Утенок Дональд шмыгнул носом одобрительно и спрятал прыгун: шел уже вполне деловой разговор. В соседней комнатке молчали.
— Я ж все равно дознаюсь. Лучше сразу засвети его мне, дядя. Он человек решенный, на него расчет не делай.
— Ладно, пацан, считай, — договорились. — Это было сказано с внезапной решительностью. — Доля твоя — четверть…
Ярчук протестующе нахмурился.
— Не понти, с тебя хватит. Радуйся, что целый ушел, только по старой дружбе с Данилычем. Теперь, вот еще что — все бумаги, что там будут — мои. И не пробуй зажать хоть одну!
— Если не денежные, дядя. Для меня все другие бумаги — макулатура.

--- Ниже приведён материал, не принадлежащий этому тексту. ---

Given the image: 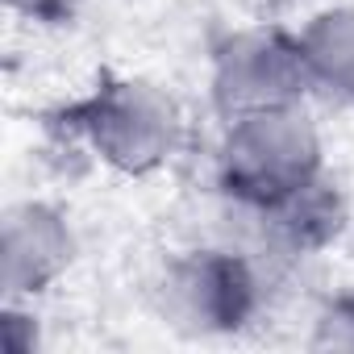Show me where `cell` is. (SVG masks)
<instances>
[{
    "mask_svg": "<svg viewBox=\"0 0 354 354\" xmlns=\"http://www.w3.org/2000/svg\"><path fill=\"white\" fill-rule=\"evenodd\" d=\"M313 350H354V292L329 296L313 317Z\"/></svg>",
    "mask_w": 354,
    "mask_h": 354,
    "instance_id": "8",
    "label": "cell"
},
{
    "mask_svg": "<svg viewBox=\"0 0 354 354\" xmlns=\"http://www.w3.org/2000/svg\"><path fill=\"white\" fill-rule=\"evenodd\" d=\"M209 96L221 121H234L259 109L300 104L308 96L300 38L275 26H250V30L225 34L213 50Z\"/></svg>",
    "mask_w": 354,
    "mask_h": 354,
    "instance_id": "4",
    "label": "cell"
},
{
    "mask_svg": "<svg viewBox=\"0 0 354 354\" xmlns=\"http://www.w3.org/2000/svg\"><path fill=\"white\" fill-rule=\"evenodd\" d=\"M75 263V234L46 201H21L0 221V288L5 300H34Z\"/></svg>",
    "mask_w": 354,
    "mask_h": 354,
    "instance_id": "5",
    "label": "cell"
},
{
    "mask_svg": "<svg viewBox=\"0 0 354 354\" xmlns=\"http://www.w3.org/2000/svg\"><path fill=\"white\" fill-rule=\"evenodd\" d=\"M158 317L188 337H225L254 321L263 304L259 267L225 246L175 254L154 279Z\"/></svg>",
    "mask_w": 354,
    "mask_h": 354,
    "instance_id": "3",
    "label": "cell"
},
{
    "mask_svg": "<svg viewBox=\"0 0 354 354\" xmlns=\"http://www.w3.org/2000/svg\"><path fill=\"white\" fill-rule=\"evenodd\" d=\"M9 13L38 21V26H63L80 13V0H5Z\"/></svg>",
    "mask_w": 354,
    "mask_h": 354,
    "instance_id": "9",
    "label": "cell"
},
{
    "mask_svg": "<svg viewBox=\"0 0 354 354\" xmlns=\"http://www.w3.org/2000/svg\"><path fill=\"white\" fill-rule=\"evenodd\" d=\"M242 213L254 217V230L259 238L275 250V254H292V259H308V254H321L325 246H333L346 230V201L342 192L317 175L313 184L288 192L283 201H271V205H238Z\"/></svg>",
    "mask_w": 354,
    "mask_h": 354,
    "instance_id": "6",
    "label": "cell"
},
{
    "mask_svg": "<svg viewBox=\"0 0 354 354\" xmlns=\"http://www.w3.org/2000/svg\"><path fill=\"white\" fill-rule=\"evenodd\" d=\"M296 38L308 92L325 96L329 104H354V5L321 9Z\"/></svg>",
    "mask_w": 354,
    "mask_h": 354,
    "instance_id": "7",
    "label": "cell"
},
{
    "mask_svg": "<svg viewBox=\"0 0 354 354\" xmlns=\"http://www.w3.org/2000/svg\"><path fill=\"white\" fill-rule=\"evenodd\" d=\"M59 125L117 175H154L184 142L175 96L142 75H100L88 96L59 113Z\"/></svg>",
    "mask_w": 354,
    "mask_h": 354,
    "instance_id": "1",
    "label": "cell"
},
{
    "mask_svg": "<svg viewBox=\"0 0 354 354\" xmlns=\"http://www.w3.org/2000/svg\"><path fill=\"white\" fill-rule=\"evenodd\" d=\"M321 129L300 104L259 109L225 121L221 150H217V175L221 188L234 196V205H271L288 192L313 184L321 171Z\"/></svg>",
    "mask_w": 354,
    "mask_h": 354,
    "instance_id": "2",
    "label": "cell"
}]
</instances>
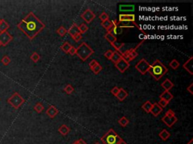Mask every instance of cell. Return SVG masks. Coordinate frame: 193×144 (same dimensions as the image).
I'll list each match as a JSON object with an SVG mask.
<instances>
[{
    "label": "cell",
    "instance_id": "f6af8a7d",
    "mask_svg": "<svg viewBox=\"0 0 193 144\" xmlns=\"http://www.w3.org/2000/svg\"><path fill=\"white\" fill-rule=\"evenodd\" d=\"M68 53H70L71 56H74V55H76V47H73V46H72V47L70 48V50H69Z\"/></svg>",
    "mask_w": 193,
    "mask_h": 144
},
{
    "label": "cell",
    "instance_id": "7402d4cb",
    "mask_svg": "<svg viewBox=\"0 0 193 144\" xmlns=\"http://www.w3.org/2000/svg\"><path fill=\"white\" fill-rule=\"evenodd\" d=\"M158 136H159V137H160L162 140L166 141V140H168V138L170 137V132L167 130V129H163V130L158 134Z\"/></svg>",
    "mask_w": 193,
    "mask_h": 144
},
{
    "label": "cell",
    "instance_id": "cb8c5ba5",
    "mask_svg": "<svg viewBox=\"0 0 193 144\" xmlns=\"http://www.w3.org/2000/svg\"><path fill=\"white\" fill-rule=\"evenodd\" d=\"M121 58H122V57H121V53H119V52H118V51H114V52H113V57H112L110 60H111L114 64H115V63H117Z\"/></svg>",
    "mask_w": 193,
    "mask_h": 144
},
{
    "label": "cell",
    "instance_id": "ee69618b",
    "mask_svg": "<svg viewBox=\"0 0 193 144\" xmlns=\"http://www.w3.org/2000/svg\"><path fill=\"white\" fill-rule=\"evenodd\" d=\"M72 38H73V40H74L75 41H76V42H78V41H80L81 39L82 38V34H77V35H76L75 36H73Z\"/></svg>",
    "mask_w": 193,
    "mask_h": 144
},
{
    "label": "cell",
    "instance_id": "5bb4252c",
    "mask_svg": "<svg viewBox=\"0 0 193 144\" xmlns=\"http://www.w3.org/2000/svg\"><path fill=\"white\" fill-rule=\"evenodd\" d=\"M192 60H193V57H191L190 58L188 59L183 65V67L184 69L187 71L190 74H193L192 72Z\"/></svg>",
    "mask_w": 193,
    "mask_h": 144
},
{
    "label": "cell",
    "instance_id": "d4e9b609",
    "mask_svg": "<svg viewBox=\"0 0 193 144\" xmlns=\"http://www.w3.org/2000/svg\"><path fill=\"white\" fill-rule=\"evenodd\" d=\"M104 38H105L106 40L107 41H109L111 44L117 41V38H116V36L112 35V34L109 33V32H106V34L104 35Z\"/></svg>",
    "mask_w": 193,
    "mask_h": 144
},
{
    "label": "cell",
    "instance_id": "bcb514c9",
    "mask_svg": "<svg viewBox=\"0 0 193 144\" xmlns=\"http://www.w3.org/2000/svg\"><path fill=\"white\" fill-rule=\"evenodd\" d=\"M98 64V63L97 62V60H95V59H93L92 61H91V63H89V66H90V68L91 69L92 68H94L95 65H97Z\"/></svg>",
    "mask_w": 193,
    "mask_h": 144
},
{
    "label": "cell",
    "instance_id": "f5cc1de1",
    "mask_svg": "<svg viewBox=\"0 0 193 144\" xmlns=\"http://www.w3.org/2000/svg\"><path fill=\"white\" fill-rule=\"evenodd\" d=\"M94 144H100V143H94Z\"/></svg>",
    "mask_w": 193,
    "mask_h": 144
},
{
    "label": "cell",
    "instance_id": "d590c367",
    "mask_svg": "<svg viewBox=\"0 0 193 144\" xmlns=\"http://www.w3.org/2000/svg\"><path fill=\"white\" fill-rule=\"evenodd\" d=\"M64 91L66 92L67 94L70 95V94H72V92H73V91H74V88L72 87L70 84H67V85L64 87Z\"/></svg>",
    "mask_w": 193,
    "mask_h": 144
},
{
    "label": "cell",
    "instance_id": "f907efd6",
    "mask_svg": "<svg viewBox=\"0 0 193 144\" xmlns=\"http://www.w3.org/2000/svg\"><path fill=\"white\" fill-rule=\"evenodd\" d=\"M186 144H193V139H191V140H190V141H189V143H187Z\"/></svg>",
    "mask_w": 193,
    "mask_h": 144
},
{
    "label": "cell",
    "instance_id": "7dc6e473",
    "mask_svg": "<svg viewBox=\"0 0 193 144\" xmlns=\"http://www.w3.org/2000/svg\"><path fill=\"white\" fill-rule=\"evenodd\" d=\"M192 86H193V83H191V84H190V86H188V87H187V90L189 92V93L191 94V95H192V94H193L192 89Z\"/></svg>",
    "mask_w": 193,
    "mask_h": 144
},
{
    "label": "cell",
    "instance_id": "e0dca14e",
    "mask_svg": "<svg viewBox=\"0 0 193 144\" xmlns=\"http://www.w3.org/2000/svg\"><path fill=\"white\" fill-rule=\"evenodd\" d=\"M128 93L127 92L125 91L123 88H120L119 93L117 94V96H115V97L117 98L120 101H122L128 97Z\"/></svg>",
    "mask_w": 193,
    "mask_h": 144
},
{
    "label": "cell",
    "instance_id": "ffe728a7",
    "mask_svg": "<svg viewBox=\"0 0 193 144\" xmlns=\"http://www.w3.org/2000/svg\"><path fill=\"white\" fill-rule=\"evenodd\" d=\"M161 86L163 89H164L165 91H169L172 89V88L174 87V83H172L169 79H166L162 84H161Z\"/></svg>",
    "mask_w": 193,
    "mask_h": 144
},
{
    "label": "cell",
    "instance_id": "277c9868",
    "mask_svg": "<svg viewBox=\"0 0 193 144\" xmlns=\"http://www.w3.org/2000/svg\"><path fill=\"white\" fill-rule=\"evenodd\" d=\"M100 140L104 144H118L122 138L113 129H110L100 138Z\"/></svg>",
    "mask_w": 193,
    "mask_h": 144
},
{
    "label": "cell",
    "instance_id": "52a82bcc",
    "mask_svg": "<svg viewBox=\"0 0 193 144\" xmlns=\"http://www.w3.org/2000/svg\"><path fill=\"white\" fill-rule=\"evenodd\" d=\"M13 40V36L8 32H0V43L2 46H6Z\"/></svg>",
    "mask_w": 193,
    "mask_h": 144
},
{
    "label": "cell",
    "instance_id": "b9f144b4",
    "mask_svg": "<svg viewBox=\"0 0 193 144\" xmlns=\"http://www.w3.org/2000/svg\"><path fill=\"white\" fill-rule=\"evenodd\" d=\"M164 116H168V117L175 116V113H174V111L172 110H168L165 113V115Z\"/></svg>",
    "mask_w": 193,
    "mask_h": 144
},
{
    "label": "cell",
    "instance_id": "6da1fadb",
    "mask_svg": "<svg viewBox=\"0 0 193 144\" xmlns=\"http://www.w3.org/2000/svg\"><path fill=\"white\" fill-rule=\"evenodd\" d=\"M45 24L42 23L33 12H29L18 24V29L21 30L30 40L35 38L45 29Z\"/></svg>",
    "mask_w": 193,
    "mask_h": 144
},
{
    "label": "cell",
    "instance_id": "603a6c76",
    "mask_svg": "<svg viewBox=\"0 0 193 144\" xmlns=\"http://www.w3.org/2000/svg\"><path fill=\"white\" fill-rule=\"evenodd\" d=\"M9 28H10L9 24H8L4 19H1V21H0V32H7V30H8Z\"/></svg>",
    "mask_w": 193,
    "mask_h": 144
},
{
    "label": "cell",
    "instance_id": "4316f807",
    "mask_svg": "<svg viewBox=\"0 0 193 144\" xmlns=\"http://www.w3.org/2000/svg\"><path fill=\"white\" fill-rule=\"evenodd\" d=\"M152 107V104L149 101H146L142 105V108L143 110H145L146 113H150L151 108Z\"/></svg>",
    "mask_w": 193,
    "mask_h": 144
},
{
    "label": "cell",
    "instance_id": "8d00e7d4",
    "mask_svg": "<svg viewBox=\"0 0 193 144\" xmlns=\"http://www.w3.org/2000/svg\"><path fill=\"white\" fill-rule=\"evenodd\" d=\"M78 29H79V32H80V33H85L88 30V27L86 26V24H82L79 26H78Z\"/></svg>",
    "mask_w": 193,
    "mask_h": 144
},
{
    "label": "cell",
    "instance_id": "ba28073f",
    "mask_svg": "<svg viewBox=\"0 0 193 144\" xmlns=\"http://www.w3.org/2000/svg\"><path fill=\"white\" fill-rule=\"evenodd\" d=\"M81 17L82 20H84L87 24H90L95 18V14L91 10L87 9L81 14Z\"/></svg>",
    "mask_w": 193,
    "mask_h": 144
},
{
    "label": "cell",
    "instance_id": "e575fe53",
    "mask_svg": "<svg viewBox=\"0 0 193 144\" xmlns=\"http://www.w3.org/2000/svg\"><path fill=\"white\" fill-rule=\"evenodd\" d=\"M112 45H113V47H115L116 50H118V52H120V50H121V48L122 47V46H124L125 45V44L124 43H120V42H118L117 41H115V42H114L113 44H112Z\"/></svg>",
    "mask_w": 193,
    "mask_h": 144
},
{
    "label": "cell",
    "instance_id": "74e56055",
    "mask_svg": "<svg viewBox=\"0 0 193 144\" xmlns=\"http://www.w3.org/2000/svg\"><path fill=\"white\" fill-rule=\"evenodd\" d=\"M1 63L2 64L4 65H9V63H11V59L8 57V56H4V57H2V60H1Z\"/></svg>",
    "mask_w": 193,
    "mask_h": 144
},
{
    "label": "cell",
    "instance_id": "8992f818",
    "mask_svg": "<svg viewBox=\"0 0 193 144\" xmlns=\"http://www.w3.org/2000/svg\"><path fill=\"white\" fill-rule=\"evenodd\" d=\"M150 67V64L146 61L145 59H142L139 61L138 63L135 65V68L141 74H145L146 72H148L149 68Z\"/></svg>",
    "mask_w": 193,
    "mask_h": 144
},
{
    "label": "cell",
    "instance_id": "db71d44e",
    "mask_svg": "<svg viewBox=\"0 0 193 144\" xmlns=\"http://www.w3.org/2000/svg\"><path fill=\"white\" fill-rule=\"evenodd\" d=\"M0 46H2V45H1V43H0Z\"/></svg>",
    "mask_w": 193,
    "mask_h": 144
},
{
    "label": "cell",
    "instance_id": "f546056e",
    "mask_svg": "<svg viewBox=\"0 0 193 144\" xmlns=\"http://www.w3.org/2000/svg\"><path fill=\"white\" fill-rule=\"evenodd\" d=\"M169 65L170 68H173L174 70H177L179 66V63L177 59H173V60L169 63Z\"/></svg>",
    "mask_w": 193,
    "mask_h": 144
},
{
    "label": "cell",
    "instance_id": "484cf974",
    "mask_svg": "<svg viewBox=\"0 0 193 144\" xmlns=\"http://www.w3.org/2000/svg\"><path fill=\"white\" fill-rule=\"evenodd\" d=\"M101 25L103 27H104L106 29L107 32H109L110 29H111L112 26H113V21H111V20L109 19L107 20H106V21L102 22Z\"/></svg>",
    "mask_w": 193,
    "mask_h": 144
},
{
    "label": "cell",
    "instance_id": "816d5d0a",
    "mask_svg": "<svg viewBox=\"0 0 193 144\" xmlns=\"http://www.w3.org/2000/svg\"><path fill=\"white\" fill-rule=\"evenodd\" d=\"M72 144H78V142H77V140H76V141H75V142L72 143Z\"/></svg>",
    "mask_w": 193,
    "mask_h": 144
},
{
    "label": "cell",
    "instance_id": "7bdbcfd3",
    "mask_svg": "<svg viewBox=\"0 0 193 144\" xmlns=\"http://www.w3.org/2000/svg\"><path fill=\"white\" fill-rule=\"evenodd\" d=\"M119 88L117 87V86H115V87L112 89L111 93L113 94V96H117V94L119 93Z\"/></svg>",
    "mask_w": 193,
    "mask_h": 144
},
{
    "label": "cell",
    "instance_id": "8fae6325",
    "mask_svg": "<svg viewBox=\"0 0 193 144\" xmlns=\"http://www.w3.org/2000/svg\"><path fill=\"white\" fill-rule=\"evenodd\" d=\"M162 120L163 122L165 123L166 125H167V126H168L169 128H171V127L177 122L178 119L176 116L168 117L166 116H164L162 119Z\"/></svg>",
    "mask_w": 193,
    "mask_h": 144
},
{
    "label": "cell",
    "instance_id": "9f6ffc18",
    "mask_svg": "<svg viewBox=\"0 0 193 144\" xmlns=\"http://www.w3.org/2000/svg\"><path fill=\"white\" fill-rule=\"evenodd\" d=\"M0 100H1V99H0Z\"/></svg>",
    "mask_w": 193,
    "mask_h": 144
},
{
    "label": "cell",
    "instance_id": "2e32d148",
    "mask_svg": "<svg viewBox=\"0 0 193 144\" xmlns=\"http://www.w3.org/2000/svg\"><path fill=\"white\" fill-rule=\"evenodd\" d=\"M135 9V6L134 5H119V11H134Z\"/></svg>",
    "mask_w": 193,
    "mask_h": 144
},
{
    "label": "cell",
    "instance_id": "4fadbf2b",
    "mask_svg": "<svg viewBox=\"0 0 193 144\" xmlns=\"http://www.w3.org/2000/svg\"><path fill=\"white\" fill-rule=\"evenodd\" d=\"M162 110L163 109H162L160 106L158 105V103H154L152 104V108H151L150 113H152L154 116H158L161 113H162Z\"/></svg>",
    "mask_w": 193,
    "mask_h": 144
},
{
    "label": "cell",
    "instance_id": "5b68a950",
    "mask_svg": "<svg viewBox=\"0 0 193 144\" xmlns=\"http://www.w3.org/2000/svg\"><path fill=\"white\" fill-rule=\"evenodd\" d=\"M7 102L14 107V109H18L25 102V100L18 92H14L9 98H8Z\"/></svg>",
    "mask_w": 193,
    "mask_h": 144
},
{
    "label": "cell",
    "instance_id": "681fc988",
    "mask_svg": "<svg viewBox=\"0 0 193 144\" xmlns=\"http://www.w3.org/2000/svg\"><path fill=\"white\" fill-rule=\"evenodd\" d=\"M118 144H128V143L126 142H125V140H121V141H120V142H119Z\"/></svg>",
    "mask_w": 193,
    "mask_h": 144
},
{
    "label": "cell",
    "instance_id": "3957f363",
    "mask_svg": "<svg viewBox=\"0 0 193 144\" xmlns=\"http://www.w3.org/2000/svg\"><path fill=\"white\" fill-rule=\"evenodd\" d=\"M78 58L82 61H86L92 54H94V50L89 45L85 42H82L78 48H76V53Z\"/></svg>",
    "mask_w": 193,
    "mask_h": 144
},
{
    "label": "cell",
    "instance_id": "836d02e7",
    "mask_svg": "<svg viewBox=\"0 0 193 144\" xmlns=\"http://www.w3.org/2000/svg\"><path fill=\"white\" fill-rule=\"evenodd\" d=\"M102 69H103V68H102V66H101V65H100L99 64V63H98V64L97 65H95V66H94V68H91L92 71L94 72V74H99L100 72L102 71Z\"/></svg>",
    "mask_w": 193,
    "mask_h": 144
},
{
    "label": "cell",
    "instance_id": "60d3db41",
    "mask_svg": "<svg viewBox=\"0 0 193 144\" xmlns=\"http://www.w3.org/2000/svg\"><path fill=\"white\" fill-rule=\"evenodd\" d=\"M158 104L161 107H162V109H163L164 107H165L166 106L168 105V101H166L165 100H164V99H160V100H159V101H158Z\"/></svg>",
    "mask_w": 193,
    "mask_h": 144
},
{
    "label": "cell",
    "instance_id": "7c38bea8",
    "mask_svg": "<svg viewBox=\"0 0 193 144\" xmlns=\"http://www.w3.org/2000/svg\"><path fill=\"white\" fill-rule=\"evenodd\" d=\"M59 113V110L57 109L55 106L50 105L48 107V108L46 110V114L50 118H55Z\"/></svg>",
    "mask_w": 193,
    "mask_h": 144
},
{
    "label": "cell",
    "instance_id": "44dd1931",
    "mask_svg": "<svg viewBox=\"0 0 193 144\" xmlns=\"http://www.w3.org/2000/svg\"><path fill=\"white\" fill-rule=\"evenodd\" d=\"M70 131V129L66 125L63 124V125H61V126L59 127L58 132L60 134H61L62 135H63V136H66V135H68Z\"/></svg>",
    "mask_w": 193,
    "mask_h": 144
},
{
    "label": "cell",
    "instance_id": "c3c4849f",
    "mask_svg": "<svg viewBox=\"0 0 193 144\" xmlns=\"http://www.w3.org/2000/svg\"><path fill=\"white\" fill-rule=\"evenodd\" d=\"M77 142H78V144H87V143H86L85 141V140L82 138L77 140Z\"/></svg>",
    "mask_w": 193,
    "mask_h": 144
},
{
    "label": "cell",
    "instance_id": "83f0119b",
    "mask_svg": "<svg viewBox=\"0 0 193 144\" xmlns=\"http://www.w3.org/2000/svg\"><path fill=\"white\" fill-rule=\"evenodd\" d=\"M71 47H72V45L69 43V42H67V41H65L64 43L63 44V45L61 46V48L63 52H65L66 53H68L69 50H70Z\"/></svg>",
    "mask_w": 193,
    "mask_h": 144
},
{
    "label": "cell",
    "instance_id": "f35d334b",
    "mask_svg": "<svg viewBox=\"0 0 193 144\" xmlns=\"http://www.w3.org/2000/svg\"><path fill=\"white\" fill-rule=\"evenodd\" d=\"M99 18L102 22H104L106 21V20H109V16H108V14H106V12H103V13L99 16Z\"/></svg>",
    "mask_w": 193,
    "mask_h": 144
},
{
    "label": "cell",
    "instance_id": "7a4b0ae2",
    "mask_svg": "<svg viewBox=\"0 0 193 144\" xmlns=\"http://www.w3.org/2000/svg\"><path fill=\"white\" fill-rule=\"evenodd\" d=\"M148 72H149V74L155 78V80H159L168 72V68L161 63L160 60L157 59L150 65Z\"/></svg>",
    "mask_w": 193,
    "mask_h": 144
},
{
    "label": "cell",
    "instance_id": "9c48e42d",
    "mask_svg": "<svg viewBox=\"0 0 193 144\" xmlns=\"http://www.w3.org/2000/svg\"><path fill=\"white\" fill-rule=\"evenodd\" d=\"M115 65L119 71L121 72V73H124L129 68L130 64H129V63H128L127 61L125 60L124 59L121 58L117 63H115Z\"/></svg>",
    "mask_w": 193,
    "mask_h": 144
},
{
    "label": "cell",
    "instance_id": "d6a6232c",
    "mask_svg": "<svg viewBox=\"0 0 193 144\" xmlns=\"http://www.w3.org/2000/svg\"><path fill=\"white\" fill-rule=\"evenodd\" d=\"M57 33L61 37H63L67 33V30L63 26H61V27L57 30Z\"/></svg>",
    "mask_w": 193,
    "mask_h": 144
},
{
    "label": "cell",
    "instance_id": "9a60e30c",
    "mask_svg": "<svg viewBox=\"0 0 193 144\" xmlns=\"http://www.w3.org/2000/svg\"><path fill=\"white\" fill-rule=\"evenodd\" d=\"M67 33H69L71 35V37H73L77 34H81L78 29V26L76 25V24H73L70 26V28L67 30Z\"/></svg>",
    "mask_w": 193,
    "mask_h": 144
},
{
    "label": "cell",
    "instance_id": "30bf717a",
    "mask_svg": "<svg viewBox=\"0 0 193 144\" xmlns=\"http://www.w3.org/2000/svg\"><path fill=\"white\" fill-rule=\"evenodd\" d=\"M119 22H131V23H135V15L133 14H121L119 15Z\"/></svg>",
    "mask_w": 193,
    "mask_h": 144
},
{
    "label": "cell",
    "instance_id": "1f68e13d",
    "mask_svg": "<svg viewBox=\"0 0 193 144\" xmlns=\"http://www.w3.org/2000/svg\"><path fill=\"white\" fill-rule=\"evenodd\" d=\"M34 110H35L38 113H42L43 111V110H44V106L42 105V104L39 102V103H37L35 106H34Z\"/></svg>",
    "mask_w": 193,
    "mask_h": 144
},
{
    "label": "cell",
    "instance_id": "ab89813d",
    "mask_svg": "<svg viewBox=\"0 0 193 144\" xmlns=\"http://www.w3.org/2000/svg\"><path fill=\"white\" fill-rule=\"evenodd\" d=\"M113 52L114 51H113L112 50H107L106 52H105L104 53V57H106V58H107L108 59H111L112 57H113Z\"/></svg>",
    "mask_w": 193,
    "mask_h": 144
},
{
    "label": "cell",
    "instance_id": "11a10c76",
    "mask_svg": "<svg viewBox=\"0 0 193 144\" xmlns=\"http://www.w3.org/2000/svg\"><path fill=\"white\" fill-rule=\"evenodd\" d=\"M0 21H1V19H0Z\"/></svg>",
    "mask_w": 193,
    "mask_h": 144
},
{
    "label": "cell",
    "instance_id": "4dcf8cb0",
    "mask_svg": "<svg viewBox=\"0 0 193 144\" xmlns=\"http://www.w3.org/2000/svg\"><path fill=\"white\" fill-rule=\"evenodd\" d=\"M30 59H31V60L33 61V63H38L40 59V56H39V53H37L36 52H34V53H32V55L30 56Z\"/></svg>",
    "mask_w": 193,
    "mask_h": 144
},
{
    "label": "cell",
    "instance_id": "d6986e66",
    "mask_svg": "<svg viewBox=\"0 0 193 144\" xmlns=\"http://www.w3.org/2000/svg\"><path fill=\"white\" fill-rule=\"evenodd\" d=\"M117 24L120 28H132L134 26L140 28L136 24V23H131V22H117Z\"/></svg>",
    "mask_w": 193,
    "mask_h": 144
},
{
    "label": "cell",
    "instance_id": "ac0fdd59",
    "mask_svg": "<svg viewBox=\"0 0 193 144\" xmlns=\"http://www.w3.org/2000/svg\"><path fill=\"white\" fill-rule=\"evenodd\" d=\"M159 98H160V99L165 100L166 101H168V103H169L170 101L173 99L174 96H173V95L169 91H164L163 93L161 94Z\"/></svg>",
    "mask_w": 193,
    "mask_h": 144
},
{
    "label": "cell",
    "instance_id": "f1b7e54d",
    "mask_svg": "<svg viewBox=\"0 0 193 144\" xmlns=\"http://www.w3.org/2000/svg\"><path fill=\"white\" fill-rule=\"evenodd\" d=\"M119 124L122 127H126L129 124V120L125 116H122L119 120Z\"/></svg>",
    "mask_w": 193,
    "mask_h": 144
}]
</instances>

— Годится. Завтра привезешь коробку.
— Сюда? Дядя, мне же не хочется рисковать. Давай вечером ко мне в усадьбу, все получишь на месте.
— Так она там? — не удержался от вопроса голос.
— Вроде того. — Клим многозначительно ухмыльнулся и встал. — Завтра, надеюсь, увижу тебя без паранджи… А это тебе, приятель, за хамство со мной!
Ярчук вдруг отвесил ничего не подозревающему Дональду оглушительную пощечину. Ничего не понимая, тот бросился на Клима; они возились у мебельных стеллажей, грохоча падающими полками. Ярчук придушил Дональда возле зеркального серванта, и, яростно тиская жертву, не спускал глаз с тусклого отраженья портьеры. Она резко отодвинулась, и Клим увидел лицо.
— Будешь помнить, дерьмо… — Клим отпустил задыхающегося утенка, штора тут же закрылась. — Заимел пыру и королем стал, а? Да ты на меня хоть с водородной бомбой…
— Ладно, хлопец, кончай цирк! — в голосе из-за шторы было явное раздражение. — Не нарывайся. Езжай домой, Козырь тебя отвезет. Проводи его, Петро, только не заводись, видишь же — хлопец со сдвигом…
Но Дональд и не думал заводиться. Потирая щеку, он вышел из склада, закрыл пса в будке и подошел к Козырю, возившемуся около фургона. Они о чем-то переговорили; до Ярчука, стоявшего посреди двора, доносились лишь обрывки фраз.
— …Можешь в кабине, он место знает, — напоследок сказал Дак. Ярчук распахнул правую дверцу и сел без приглашения; следом за ним влез за руль Козырь, уважительно глянув на него при свете тусклой потолочной лампочки. Тут Ярчук заметил, что у него мокрая под мышками рубаха. Москвич выкатил за ворота и покатил по мощеной дороге, обсаженной тополями; месяц уже почти спрятался за лесом.
— Крепкий орех Данилыч, — начал Козырь беседу, считая, по-видимому, что теперь можно быть откровеннее. — Обшарили избушку с ног до головы, а так ничего и не нашли. Садик весь прочесали.